* DIRECTIVES:
1 - Answer these questions using the message about the RAS polling patch, one answer per line, marked (a), (b) and (c):
(a) Which GPU was being used when the system became extremely slow?
(b) Which function does amdgpu_ctx_query2() call twice, and for which two counts?
(c) What range and default value does the poll frequency module parameter have?
2 - Continue the message about the RAS polling patch from where it stops.

* TEXT BLOCK:
__________________________________________________

[PATCH 2/2] drm/amdgpu: Poll of RAS errors asynchronously

Christian König ckoenig.leichtzumerken at gmail.com
Thu May 13 08:00:33 UTC 2021


Am 12.05.21 um 19:03 schrieb Luben Tuikov:
> When using Vega 20 with RAS support and RAS is
> enabled, the system interactivity is extremely
> slow, to the point of being unusable. After
> debugging, it was determined that this is due to
> the polling loop performed for
> AMDGPU_CTX_OP_QUERY_STATE2 under
> amdgpu_ctx_ioctl(), which seems to be executed on
> every ioctl from X/Mesa.
>
> The latter seems to call amdgpu_ctx_query2() which
> calls amdgpu_ras_query_error_count() twice, once
> for each of ue_count and ce_count. This is
> unnecessarily wasteful since
> amdgpu_ras_query_error_count() calculates both,
> but with the current interface it returns one or
> the other, depending on its Boolean input, when it
> can in fact return both, in a single invocation,
> if it had a better interface.
>
> Further down, the query_ras_error_count() callback
> is called, which could be quite a large polling
> loop, and very time consuming. For instance,
> gfx_v9_0_query_ras_error_count() is at least
> O(n^3). A similar situation is seen with
> umc_v6_1_query_ras_error_count().
>
> This commit implements asynchronous RAS error
> count polling to that of the ioctl. A kernel
> thread polls the RAS error counters once in a
> while. The ioctl reads the values
> asynchronously. The poll frequency is a module
> parameter, with range [500, 10000] milliseconds,
> default 3000.

__________________________________________________

* MATERIAL PROVIDED:
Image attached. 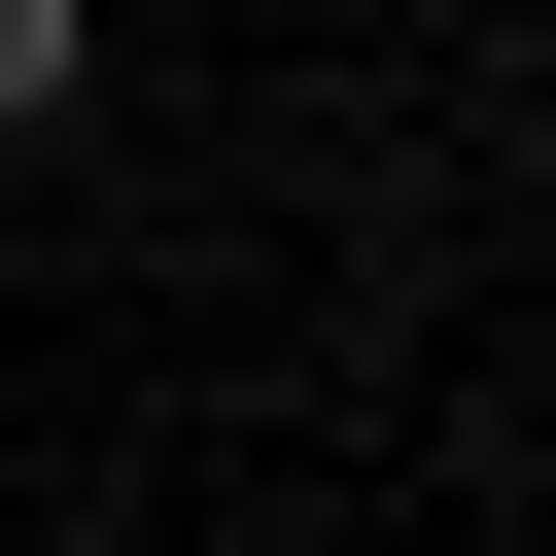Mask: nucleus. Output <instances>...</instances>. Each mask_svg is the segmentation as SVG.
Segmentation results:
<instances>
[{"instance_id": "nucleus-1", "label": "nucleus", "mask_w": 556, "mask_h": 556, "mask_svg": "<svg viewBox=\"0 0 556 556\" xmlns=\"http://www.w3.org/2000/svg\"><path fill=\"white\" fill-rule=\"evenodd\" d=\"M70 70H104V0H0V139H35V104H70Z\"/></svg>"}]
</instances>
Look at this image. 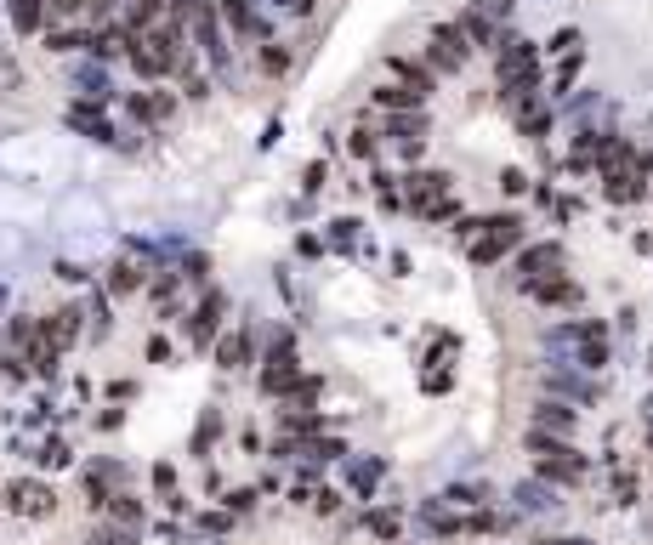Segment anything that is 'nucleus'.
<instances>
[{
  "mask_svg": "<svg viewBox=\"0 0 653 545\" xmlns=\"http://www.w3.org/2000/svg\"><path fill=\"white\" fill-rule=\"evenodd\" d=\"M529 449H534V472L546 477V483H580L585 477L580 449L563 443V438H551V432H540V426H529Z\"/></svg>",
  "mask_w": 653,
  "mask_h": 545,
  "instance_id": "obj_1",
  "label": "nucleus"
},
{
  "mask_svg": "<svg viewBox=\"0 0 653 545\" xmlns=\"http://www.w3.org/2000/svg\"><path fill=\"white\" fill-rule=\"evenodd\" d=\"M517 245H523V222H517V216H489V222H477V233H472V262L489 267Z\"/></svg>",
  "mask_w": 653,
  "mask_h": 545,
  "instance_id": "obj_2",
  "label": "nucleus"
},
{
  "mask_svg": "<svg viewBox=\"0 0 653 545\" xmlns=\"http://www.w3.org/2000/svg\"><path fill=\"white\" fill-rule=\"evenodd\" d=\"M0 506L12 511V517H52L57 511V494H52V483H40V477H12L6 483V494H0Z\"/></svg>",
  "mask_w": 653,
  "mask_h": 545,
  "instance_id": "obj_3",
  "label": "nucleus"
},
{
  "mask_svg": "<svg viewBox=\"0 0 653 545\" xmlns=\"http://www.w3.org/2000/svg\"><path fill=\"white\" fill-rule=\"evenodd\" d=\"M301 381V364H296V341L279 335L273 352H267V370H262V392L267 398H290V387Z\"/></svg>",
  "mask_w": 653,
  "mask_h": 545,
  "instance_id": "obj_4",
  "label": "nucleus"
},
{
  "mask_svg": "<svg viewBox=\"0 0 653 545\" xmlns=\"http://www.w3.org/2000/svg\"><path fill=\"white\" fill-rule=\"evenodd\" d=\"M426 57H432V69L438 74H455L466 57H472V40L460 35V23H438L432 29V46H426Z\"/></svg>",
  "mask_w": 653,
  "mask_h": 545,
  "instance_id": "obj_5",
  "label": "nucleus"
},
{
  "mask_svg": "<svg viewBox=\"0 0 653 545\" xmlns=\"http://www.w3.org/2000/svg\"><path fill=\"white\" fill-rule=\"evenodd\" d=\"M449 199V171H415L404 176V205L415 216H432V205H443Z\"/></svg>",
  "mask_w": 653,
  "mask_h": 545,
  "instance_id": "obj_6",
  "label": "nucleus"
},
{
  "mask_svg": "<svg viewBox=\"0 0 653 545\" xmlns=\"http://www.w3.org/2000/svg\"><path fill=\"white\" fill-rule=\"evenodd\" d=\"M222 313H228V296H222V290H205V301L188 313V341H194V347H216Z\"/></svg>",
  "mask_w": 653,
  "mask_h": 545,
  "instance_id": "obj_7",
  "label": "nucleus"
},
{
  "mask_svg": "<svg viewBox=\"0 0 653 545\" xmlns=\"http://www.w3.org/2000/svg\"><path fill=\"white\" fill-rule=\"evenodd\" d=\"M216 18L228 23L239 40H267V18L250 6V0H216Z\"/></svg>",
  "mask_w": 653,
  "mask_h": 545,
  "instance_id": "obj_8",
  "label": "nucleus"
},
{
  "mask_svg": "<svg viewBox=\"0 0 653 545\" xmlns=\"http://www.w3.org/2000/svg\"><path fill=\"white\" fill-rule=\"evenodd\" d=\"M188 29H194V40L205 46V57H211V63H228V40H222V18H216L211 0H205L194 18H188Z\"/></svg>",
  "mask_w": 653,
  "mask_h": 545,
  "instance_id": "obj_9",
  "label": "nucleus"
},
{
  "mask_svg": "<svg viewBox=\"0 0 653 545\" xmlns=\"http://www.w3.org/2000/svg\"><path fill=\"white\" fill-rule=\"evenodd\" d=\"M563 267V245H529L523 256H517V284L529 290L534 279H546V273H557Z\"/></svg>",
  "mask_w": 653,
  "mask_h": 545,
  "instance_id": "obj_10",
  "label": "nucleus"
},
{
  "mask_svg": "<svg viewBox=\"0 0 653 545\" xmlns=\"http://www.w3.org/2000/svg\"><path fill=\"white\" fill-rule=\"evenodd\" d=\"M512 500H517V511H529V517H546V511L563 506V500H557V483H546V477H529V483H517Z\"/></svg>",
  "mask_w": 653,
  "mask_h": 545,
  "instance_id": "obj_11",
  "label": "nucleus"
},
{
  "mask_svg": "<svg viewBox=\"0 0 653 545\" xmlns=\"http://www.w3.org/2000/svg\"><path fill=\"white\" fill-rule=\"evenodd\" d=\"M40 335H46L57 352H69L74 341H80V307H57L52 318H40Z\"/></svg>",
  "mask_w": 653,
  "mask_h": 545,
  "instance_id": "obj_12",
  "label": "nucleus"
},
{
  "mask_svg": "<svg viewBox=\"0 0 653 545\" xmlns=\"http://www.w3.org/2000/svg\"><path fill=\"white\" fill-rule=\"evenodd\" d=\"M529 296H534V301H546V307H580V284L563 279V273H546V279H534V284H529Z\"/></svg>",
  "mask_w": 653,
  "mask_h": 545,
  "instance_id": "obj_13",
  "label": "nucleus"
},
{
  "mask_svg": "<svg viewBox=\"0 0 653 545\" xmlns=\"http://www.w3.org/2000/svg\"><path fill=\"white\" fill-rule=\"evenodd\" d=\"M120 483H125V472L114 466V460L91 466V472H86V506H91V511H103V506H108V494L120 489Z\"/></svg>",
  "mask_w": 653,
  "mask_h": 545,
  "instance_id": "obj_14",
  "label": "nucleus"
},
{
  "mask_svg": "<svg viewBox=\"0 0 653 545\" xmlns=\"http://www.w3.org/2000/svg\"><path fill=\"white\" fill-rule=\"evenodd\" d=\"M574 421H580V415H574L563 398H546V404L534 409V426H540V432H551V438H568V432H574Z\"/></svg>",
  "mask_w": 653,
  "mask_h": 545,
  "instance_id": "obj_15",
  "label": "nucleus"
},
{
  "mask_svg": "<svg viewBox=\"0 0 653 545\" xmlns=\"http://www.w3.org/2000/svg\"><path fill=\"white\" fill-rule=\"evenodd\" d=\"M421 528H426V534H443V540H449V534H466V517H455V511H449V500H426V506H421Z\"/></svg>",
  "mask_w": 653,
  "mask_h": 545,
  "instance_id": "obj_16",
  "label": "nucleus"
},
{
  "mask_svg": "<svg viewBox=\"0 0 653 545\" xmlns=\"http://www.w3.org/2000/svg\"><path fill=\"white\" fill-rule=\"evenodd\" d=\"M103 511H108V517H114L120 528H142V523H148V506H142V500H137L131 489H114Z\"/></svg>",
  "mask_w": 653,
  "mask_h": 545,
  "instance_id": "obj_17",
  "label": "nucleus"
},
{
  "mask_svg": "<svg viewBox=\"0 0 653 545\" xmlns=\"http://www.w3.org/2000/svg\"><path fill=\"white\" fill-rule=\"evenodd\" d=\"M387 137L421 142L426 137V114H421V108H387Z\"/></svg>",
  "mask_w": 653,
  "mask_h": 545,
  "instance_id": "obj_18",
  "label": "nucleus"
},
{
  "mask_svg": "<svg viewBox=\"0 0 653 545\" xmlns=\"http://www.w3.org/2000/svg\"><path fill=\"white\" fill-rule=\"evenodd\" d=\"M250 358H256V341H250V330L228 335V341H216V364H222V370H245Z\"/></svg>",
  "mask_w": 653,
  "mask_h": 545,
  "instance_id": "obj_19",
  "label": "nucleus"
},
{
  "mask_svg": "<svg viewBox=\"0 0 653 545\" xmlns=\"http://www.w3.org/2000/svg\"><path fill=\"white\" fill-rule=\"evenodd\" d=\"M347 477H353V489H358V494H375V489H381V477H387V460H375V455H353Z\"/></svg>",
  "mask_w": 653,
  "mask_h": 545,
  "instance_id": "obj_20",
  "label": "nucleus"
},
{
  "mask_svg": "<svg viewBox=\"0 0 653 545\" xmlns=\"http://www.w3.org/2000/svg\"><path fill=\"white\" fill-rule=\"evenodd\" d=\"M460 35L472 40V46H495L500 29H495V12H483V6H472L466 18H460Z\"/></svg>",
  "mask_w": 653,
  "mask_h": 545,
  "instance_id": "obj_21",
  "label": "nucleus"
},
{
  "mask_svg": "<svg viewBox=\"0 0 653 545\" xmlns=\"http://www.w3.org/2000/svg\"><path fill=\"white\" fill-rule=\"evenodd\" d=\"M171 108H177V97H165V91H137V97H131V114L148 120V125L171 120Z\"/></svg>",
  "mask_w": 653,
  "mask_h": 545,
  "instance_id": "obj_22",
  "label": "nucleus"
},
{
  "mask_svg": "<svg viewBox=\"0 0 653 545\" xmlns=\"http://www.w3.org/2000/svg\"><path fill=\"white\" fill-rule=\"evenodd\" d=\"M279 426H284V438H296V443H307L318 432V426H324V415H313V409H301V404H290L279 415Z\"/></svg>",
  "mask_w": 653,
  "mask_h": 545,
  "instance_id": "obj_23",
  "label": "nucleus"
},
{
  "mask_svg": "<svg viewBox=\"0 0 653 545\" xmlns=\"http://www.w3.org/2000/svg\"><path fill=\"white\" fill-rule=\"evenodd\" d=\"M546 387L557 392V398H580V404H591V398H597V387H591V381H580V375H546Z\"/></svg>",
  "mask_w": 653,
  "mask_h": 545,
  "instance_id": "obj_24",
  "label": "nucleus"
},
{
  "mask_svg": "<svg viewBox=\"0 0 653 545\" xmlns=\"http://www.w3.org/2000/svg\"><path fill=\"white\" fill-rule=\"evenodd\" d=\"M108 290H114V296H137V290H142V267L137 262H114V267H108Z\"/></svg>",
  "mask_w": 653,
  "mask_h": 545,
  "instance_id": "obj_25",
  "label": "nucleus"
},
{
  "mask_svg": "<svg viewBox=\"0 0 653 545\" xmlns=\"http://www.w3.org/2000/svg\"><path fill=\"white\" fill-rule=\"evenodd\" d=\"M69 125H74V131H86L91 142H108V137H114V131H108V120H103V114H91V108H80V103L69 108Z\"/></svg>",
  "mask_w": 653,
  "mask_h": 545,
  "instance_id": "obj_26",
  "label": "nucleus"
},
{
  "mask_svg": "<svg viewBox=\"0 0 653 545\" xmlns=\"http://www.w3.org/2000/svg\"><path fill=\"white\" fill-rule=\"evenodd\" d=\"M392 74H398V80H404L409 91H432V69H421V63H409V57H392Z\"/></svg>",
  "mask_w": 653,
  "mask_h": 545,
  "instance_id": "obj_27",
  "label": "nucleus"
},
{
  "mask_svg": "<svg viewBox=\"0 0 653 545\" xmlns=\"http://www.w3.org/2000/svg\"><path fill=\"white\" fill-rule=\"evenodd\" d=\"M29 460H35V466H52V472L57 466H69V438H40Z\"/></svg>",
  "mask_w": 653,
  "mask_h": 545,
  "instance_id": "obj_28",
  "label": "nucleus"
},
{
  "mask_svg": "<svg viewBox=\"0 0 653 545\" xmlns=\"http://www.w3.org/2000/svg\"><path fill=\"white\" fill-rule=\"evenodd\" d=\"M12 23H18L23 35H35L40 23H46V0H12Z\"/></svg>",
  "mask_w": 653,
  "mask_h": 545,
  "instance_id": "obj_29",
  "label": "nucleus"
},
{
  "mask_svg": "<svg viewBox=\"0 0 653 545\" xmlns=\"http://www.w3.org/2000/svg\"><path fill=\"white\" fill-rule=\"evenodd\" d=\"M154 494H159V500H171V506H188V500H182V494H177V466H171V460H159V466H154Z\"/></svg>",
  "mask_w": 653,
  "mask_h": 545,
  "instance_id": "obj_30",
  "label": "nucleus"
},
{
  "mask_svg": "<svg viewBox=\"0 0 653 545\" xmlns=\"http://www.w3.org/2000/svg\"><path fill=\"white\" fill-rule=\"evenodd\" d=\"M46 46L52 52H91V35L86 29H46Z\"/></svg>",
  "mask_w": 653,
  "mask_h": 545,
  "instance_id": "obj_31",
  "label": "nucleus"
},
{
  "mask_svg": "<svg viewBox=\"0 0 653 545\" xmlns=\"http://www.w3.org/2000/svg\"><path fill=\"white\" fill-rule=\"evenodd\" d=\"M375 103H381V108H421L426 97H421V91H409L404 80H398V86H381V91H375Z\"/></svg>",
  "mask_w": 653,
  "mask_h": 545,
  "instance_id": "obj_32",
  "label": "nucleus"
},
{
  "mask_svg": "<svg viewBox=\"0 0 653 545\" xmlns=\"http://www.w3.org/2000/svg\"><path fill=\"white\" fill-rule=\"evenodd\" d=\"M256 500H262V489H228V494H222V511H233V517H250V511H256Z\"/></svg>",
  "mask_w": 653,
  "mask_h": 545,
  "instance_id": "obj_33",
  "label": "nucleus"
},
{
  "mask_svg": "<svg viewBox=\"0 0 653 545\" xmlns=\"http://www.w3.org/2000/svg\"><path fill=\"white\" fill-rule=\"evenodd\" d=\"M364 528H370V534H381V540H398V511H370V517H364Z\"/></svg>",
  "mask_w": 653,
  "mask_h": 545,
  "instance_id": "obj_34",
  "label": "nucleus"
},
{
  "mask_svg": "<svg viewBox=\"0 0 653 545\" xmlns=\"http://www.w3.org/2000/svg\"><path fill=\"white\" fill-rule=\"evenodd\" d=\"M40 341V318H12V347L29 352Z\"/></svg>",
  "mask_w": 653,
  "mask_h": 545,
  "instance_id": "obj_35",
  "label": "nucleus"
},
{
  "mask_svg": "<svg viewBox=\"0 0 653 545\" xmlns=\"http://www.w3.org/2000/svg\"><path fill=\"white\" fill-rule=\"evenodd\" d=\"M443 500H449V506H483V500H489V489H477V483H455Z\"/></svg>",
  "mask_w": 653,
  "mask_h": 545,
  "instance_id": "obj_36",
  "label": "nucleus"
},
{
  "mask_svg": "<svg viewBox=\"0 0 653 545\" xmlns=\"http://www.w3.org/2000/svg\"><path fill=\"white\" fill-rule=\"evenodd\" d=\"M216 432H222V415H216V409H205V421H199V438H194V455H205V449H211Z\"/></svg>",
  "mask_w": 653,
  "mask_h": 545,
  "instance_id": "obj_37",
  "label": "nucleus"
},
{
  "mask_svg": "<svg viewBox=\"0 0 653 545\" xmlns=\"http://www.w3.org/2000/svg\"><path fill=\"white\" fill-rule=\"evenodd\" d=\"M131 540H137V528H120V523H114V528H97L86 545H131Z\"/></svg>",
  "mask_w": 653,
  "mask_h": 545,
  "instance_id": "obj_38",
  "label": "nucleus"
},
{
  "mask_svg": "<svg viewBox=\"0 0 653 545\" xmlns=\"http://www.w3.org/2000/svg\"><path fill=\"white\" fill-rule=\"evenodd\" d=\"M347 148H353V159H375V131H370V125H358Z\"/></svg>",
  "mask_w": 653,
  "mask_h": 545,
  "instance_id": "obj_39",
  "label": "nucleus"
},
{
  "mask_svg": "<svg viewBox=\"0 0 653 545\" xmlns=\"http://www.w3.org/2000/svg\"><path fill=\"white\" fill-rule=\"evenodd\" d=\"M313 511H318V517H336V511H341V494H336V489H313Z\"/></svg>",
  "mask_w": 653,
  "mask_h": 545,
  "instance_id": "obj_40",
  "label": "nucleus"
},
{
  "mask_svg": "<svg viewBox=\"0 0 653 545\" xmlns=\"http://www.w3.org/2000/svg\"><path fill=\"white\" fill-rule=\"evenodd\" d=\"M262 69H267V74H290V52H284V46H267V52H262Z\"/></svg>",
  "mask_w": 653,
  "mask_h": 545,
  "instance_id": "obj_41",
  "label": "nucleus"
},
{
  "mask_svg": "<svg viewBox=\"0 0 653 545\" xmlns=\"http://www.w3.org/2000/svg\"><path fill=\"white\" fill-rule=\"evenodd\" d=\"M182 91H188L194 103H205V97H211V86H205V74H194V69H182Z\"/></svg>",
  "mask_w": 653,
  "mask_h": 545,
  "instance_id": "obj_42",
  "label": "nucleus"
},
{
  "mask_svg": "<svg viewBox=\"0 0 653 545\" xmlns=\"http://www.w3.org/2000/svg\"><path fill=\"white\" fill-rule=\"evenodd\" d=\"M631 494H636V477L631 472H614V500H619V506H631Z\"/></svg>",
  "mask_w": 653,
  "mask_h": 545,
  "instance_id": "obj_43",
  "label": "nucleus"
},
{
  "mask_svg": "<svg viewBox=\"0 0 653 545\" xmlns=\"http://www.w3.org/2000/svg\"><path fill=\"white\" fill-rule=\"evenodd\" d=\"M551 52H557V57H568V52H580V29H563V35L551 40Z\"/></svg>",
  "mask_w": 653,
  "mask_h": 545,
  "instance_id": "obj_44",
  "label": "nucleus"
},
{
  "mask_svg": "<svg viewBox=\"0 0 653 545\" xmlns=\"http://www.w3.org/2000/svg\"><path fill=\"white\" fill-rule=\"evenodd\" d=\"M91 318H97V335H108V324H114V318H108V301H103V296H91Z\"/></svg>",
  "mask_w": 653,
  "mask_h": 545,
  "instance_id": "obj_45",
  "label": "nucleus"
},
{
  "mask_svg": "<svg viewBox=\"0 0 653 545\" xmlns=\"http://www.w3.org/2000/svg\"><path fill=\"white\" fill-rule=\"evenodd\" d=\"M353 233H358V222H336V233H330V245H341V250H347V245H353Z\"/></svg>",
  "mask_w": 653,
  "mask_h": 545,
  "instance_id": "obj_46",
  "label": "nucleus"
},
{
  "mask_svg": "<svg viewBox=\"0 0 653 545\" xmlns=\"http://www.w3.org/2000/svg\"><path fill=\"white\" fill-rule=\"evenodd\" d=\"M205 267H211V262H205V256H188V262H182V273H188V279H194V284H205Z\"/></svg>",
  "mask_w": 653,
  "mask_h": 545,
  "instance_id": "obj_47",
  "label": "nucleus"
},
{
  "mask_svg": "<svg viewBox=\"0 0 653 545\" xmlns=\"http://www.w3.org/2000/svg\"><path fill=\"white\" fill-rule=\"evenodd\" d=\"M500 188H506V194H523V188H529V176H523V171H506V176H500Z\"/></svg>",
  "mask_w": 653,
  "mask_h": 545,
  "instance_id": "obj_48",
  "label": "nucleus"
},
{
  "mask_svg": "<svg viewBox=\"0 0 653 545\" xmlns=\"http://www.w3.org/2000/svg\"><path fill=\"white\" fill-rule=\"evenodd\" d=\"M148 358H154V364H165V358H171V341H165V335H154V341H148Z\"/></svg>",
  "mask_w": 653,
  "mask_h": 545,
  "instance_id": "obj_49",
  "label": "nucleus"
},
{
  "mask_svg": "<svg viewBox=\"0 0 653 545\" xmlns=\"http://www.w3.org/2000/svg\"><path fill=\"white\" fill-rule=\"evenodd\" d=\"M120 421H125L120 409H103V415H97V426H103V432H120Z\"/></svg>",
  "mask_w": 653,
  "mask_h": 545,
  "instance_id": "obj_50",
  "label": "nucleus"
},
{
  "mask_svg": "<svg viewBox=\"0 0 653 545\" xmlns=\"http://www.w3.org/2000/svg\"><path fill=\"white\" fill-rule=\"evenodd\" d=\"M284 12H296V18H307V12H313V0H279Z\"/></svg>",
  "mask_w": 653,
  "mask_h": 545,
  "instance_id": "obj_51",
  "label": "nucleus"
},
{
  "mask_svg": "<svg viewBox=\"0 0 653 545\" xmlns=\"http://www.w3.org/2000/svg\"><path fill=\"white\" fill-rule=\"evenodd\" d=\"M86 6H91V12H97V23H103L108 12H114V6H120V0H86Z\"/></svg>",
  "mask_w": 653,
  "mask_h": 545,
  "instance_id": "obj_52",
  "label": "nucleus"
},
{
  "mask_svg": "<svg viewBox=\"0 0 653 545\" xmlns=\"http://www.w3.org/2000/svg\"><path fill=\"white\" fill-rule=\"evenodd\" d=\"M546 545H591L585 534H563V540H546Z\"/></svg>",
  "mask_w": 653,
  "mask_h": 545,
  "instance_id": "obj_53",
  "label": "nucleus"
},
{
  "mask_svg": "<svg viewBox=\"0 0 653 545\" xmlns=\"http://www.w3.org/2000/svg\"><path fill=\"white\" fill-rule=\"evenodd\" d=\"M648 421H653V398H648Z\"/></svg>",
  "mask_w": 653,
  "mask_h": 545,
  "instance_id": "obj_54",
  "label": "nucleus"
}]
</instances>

__________________________________________________

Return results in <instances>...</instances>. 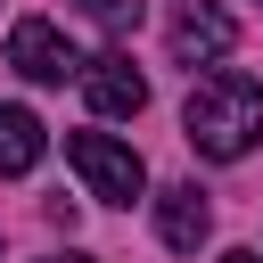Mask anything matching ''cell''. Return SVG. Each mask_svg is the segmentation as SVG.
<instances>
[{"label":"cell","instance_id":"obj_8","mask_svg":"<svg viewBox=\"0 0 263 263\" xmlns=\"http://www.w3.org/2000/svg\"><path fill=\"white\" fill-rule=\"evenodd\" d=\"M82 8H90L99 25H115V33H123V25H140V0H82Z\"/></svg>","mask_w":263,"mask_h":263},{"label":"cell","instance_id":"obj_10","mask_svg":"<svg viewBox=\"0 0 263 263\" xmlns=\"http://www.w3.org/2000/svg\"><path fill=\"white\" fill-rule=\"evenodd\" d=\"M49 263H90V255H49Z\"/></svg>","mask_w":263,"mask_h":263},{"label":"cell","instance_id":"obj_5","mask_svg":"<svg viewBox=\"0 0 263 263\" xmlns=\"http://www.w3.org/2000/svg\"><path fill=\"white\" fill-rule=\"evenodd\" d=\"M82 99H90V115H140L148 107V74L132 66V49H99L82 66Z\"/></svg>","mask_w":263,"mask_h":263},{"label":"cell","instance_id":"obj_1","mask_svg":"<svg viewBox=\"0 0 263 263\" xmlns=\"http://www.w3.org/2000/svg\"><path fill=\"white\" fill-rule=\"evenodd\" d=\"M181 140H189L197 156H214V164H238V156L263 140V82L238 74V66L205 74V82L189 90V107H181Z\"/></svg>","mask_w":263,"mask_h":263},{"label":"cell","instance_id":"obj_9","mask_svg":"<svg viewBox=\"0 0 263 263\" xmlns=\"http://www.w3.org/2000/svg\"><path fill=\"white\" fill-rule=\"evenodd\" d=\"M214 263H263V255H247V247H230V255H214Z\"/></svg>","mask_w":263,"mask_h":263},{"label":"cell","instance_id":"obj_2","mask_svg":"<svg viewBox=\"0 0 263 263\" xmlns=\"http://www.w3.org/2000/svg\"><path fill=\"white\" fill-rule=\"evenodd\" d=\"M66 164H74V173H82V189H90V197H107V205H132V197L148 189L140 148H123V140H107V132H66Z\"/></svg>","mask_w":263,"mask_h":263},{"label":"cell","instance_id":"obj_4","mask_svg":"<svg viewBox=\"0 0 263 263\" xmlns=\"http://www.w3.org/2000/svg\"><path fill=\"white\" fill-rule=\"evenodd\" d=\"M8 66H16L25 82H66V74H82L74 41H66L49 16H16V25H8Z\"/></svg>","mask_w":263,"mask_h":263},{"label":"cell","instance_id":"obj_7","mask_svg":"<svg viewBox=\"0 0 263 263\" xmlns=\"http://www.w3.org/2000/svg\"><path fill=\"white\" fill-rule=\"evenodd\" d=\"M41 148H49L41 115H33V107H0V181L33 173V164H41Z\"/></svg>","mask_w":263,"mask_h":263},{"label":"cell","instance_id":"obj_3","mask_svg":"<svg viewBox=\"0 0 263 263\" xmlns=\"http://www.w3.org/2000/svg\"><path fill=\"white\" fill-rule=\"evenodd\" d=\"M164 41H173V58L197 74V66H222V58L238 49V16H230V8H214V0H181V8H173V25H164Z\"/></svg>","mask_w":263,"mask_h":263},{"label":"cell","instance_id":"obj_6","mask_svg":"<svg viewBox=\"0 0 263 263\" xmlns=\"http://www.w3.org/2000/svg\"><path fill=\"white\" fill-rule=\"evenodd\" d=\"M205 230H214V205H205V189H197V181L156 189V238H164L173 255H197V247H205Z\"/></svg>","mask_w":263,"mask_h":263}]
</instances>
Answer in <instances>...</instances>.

__________________________________________________

* RESPONSES TO THE TASKS:
1 -
(a) Vega 20
(b) amdgpu_ras_query_error_count(), once for ue_count and once for ce_count
(c) A range of [500, 10000] milliseconds, with a default of 3000

2 -
>
> v2: Enable setting the polling interval to 0,
>      which disables the thread.

Please drop the module parameter, we already have way to many module 
parameters and that doesn't add much value.

Then I would really prefer to implement this as a delayed work item instead.

If you call schedule_delayed_work() from the amdgpu_ctx_query2() the 
work item will only be started every X jiffies when the function is 
actually used.

Regards,
Christian.

>
> Cc: Alexander Deucher <Alexander.Deucher at amd.com>
> Cc: John Clements <john.clements at amd.com>
> Cc: Hawking Zhang <Hawking.Zhang at amd.com>
> Signed-off-by: Luben Tuikov <luben.tuikov at amd.com>
> Reviewed-by: John Clements <john.clements at amd.com>
> ---
>   drivers/gpu/drm/amd/amdgpu/amdgpu.h     |  1 +
>   drivers/gpu/drm/amd/amdgpu/amdgpu_ctx.c | 36 +++++++-------
>   drivers/gpu/drm/amd/amdgpu/amdgpu_drv.c | 10 ++++
>   drivers/gpu/drm/amd/amdgpu/amdgpu_ras.c | 66 ++++++++++++++++++++++---
>   drivers/gpu/drm/amd/amdgpu/amdgpu_ras.h |  8 +--
>   5 files changed, 93 insertions(+), 28 deletions(-)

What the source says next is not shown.